The rivers that brought life to Eden flow into eternity. Ezekiel 47 records the vision of a river flowing from the temple where God’s presence dwelled. It flowed across the land bringing life to everything it touched. Where people had once struggled to cultivate the parched desert ground, the banks of God’s river now overflowed and every kind of tree grew along its banks providing fruit for food and healing from their leaves. John saw the same river, only it flowed not from a temple constructed by human hands designed to protect us from looking upon God’s Holiness as we worshipped in His presence, but it flowed directly from God’s throne, unimpeded to the human eye. Revelation 21:23-25 declares that there will be no night, for darkness cannot exist in the presence of God’s eternal light, for God’s glory itself outshines the Sun. And this river flows not only through the land of Israel as the river shown to Ezekiel, but to every nation, throughout all of creation, teeming with life with trees of life and healing flourishing along its banks and restoring life to everyone it reached.

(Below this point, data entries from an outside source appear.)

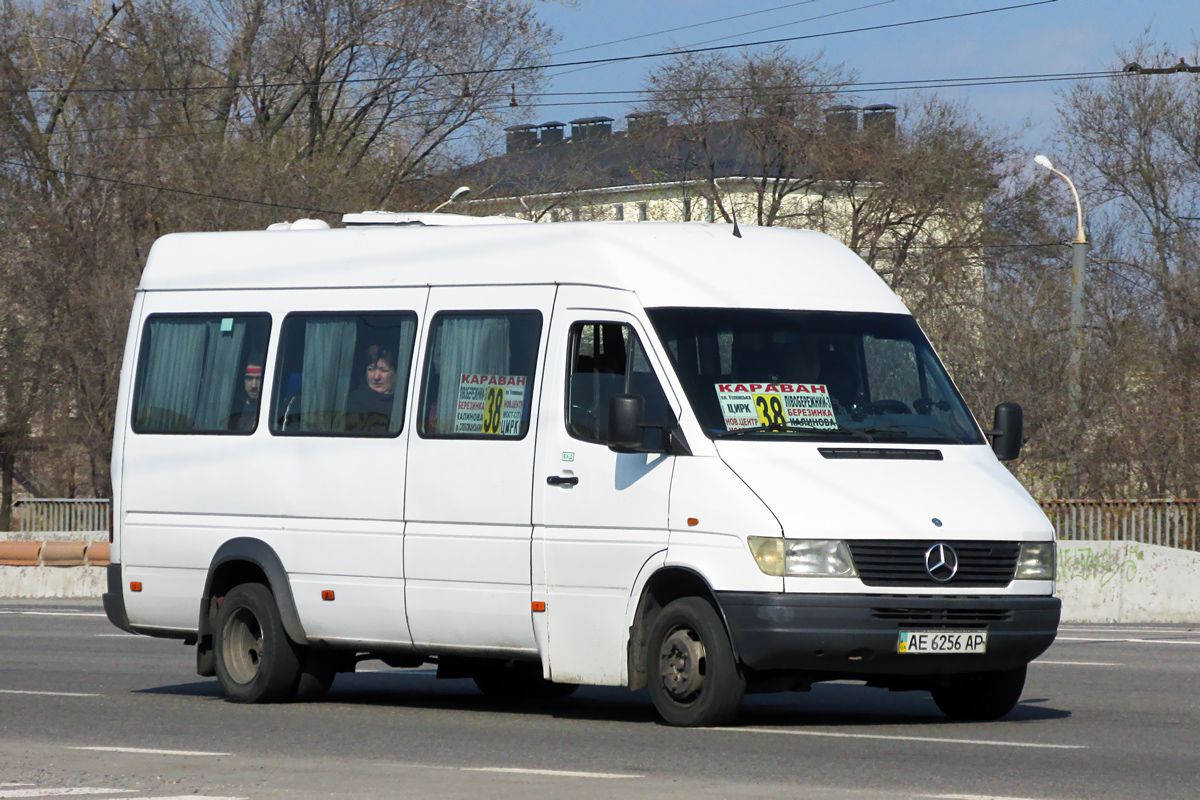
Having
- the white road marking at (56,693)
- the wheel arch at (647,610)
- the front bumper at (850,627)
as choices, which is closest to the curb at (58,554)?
the white road marking at (56,693)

Today the world looks upon the waterfalls at Ground Zero, and their endless motion reminds us of the passage of time. And the world will gaze into the pits, into the voids, into the scar left ten years ago as so many lives were tragically cut out of human history. The time that passes in the absence of a loved one is painful, yet it passes just the same… 60 seconds a minute and 60 minutes an hour. We grieve their loss. We mourn with those who mourn, for death was never meant to be. We honor their memory and we are reminded of the extremes of good and evil that have become woven into the human condition. We are reminded of unrelenting hatred but also of tremendous sacrifice and heroism. We are reminded of fear and terror, but also of unbelievable courage and faith. We are reminded of the hopelessness we face in our sin, but also of the healing power of love, grace, and forgiveness.
Even the greatest sacrifice in human history, the crucifixion of God’s own Son, comes with scars that remain for eternity. Like Thomas, we will one day see and touch the nail marks in his hands and the piercing of his side. Scars remind us of the wounds of the past, but they also remind us that those wounds no longer paralyze us. Scars are a sign of healing and a restoration of wholeness to the broken body.
As we gaze today into the void that is Ground Zero, let us pray that all might know that God has already filled the void. The cross has bridged the chasm. The blood of Christ has literally raised life out of death. And the Tree of Life that grew in Eden, from which the four rivers flowed out bringing life to the world before we tragically cut it out of human history by our sin, will be the Throne of God Himself, in the Second Eden, the New Jerusalem, where we are invited to dwell with Father, Son, and Holy Spirit… our Creator… God! … The only Life-Giver, the only source of Love and Light, and the only one who can fill the void of death with life abundant, and life everlasting… And it is Very Good!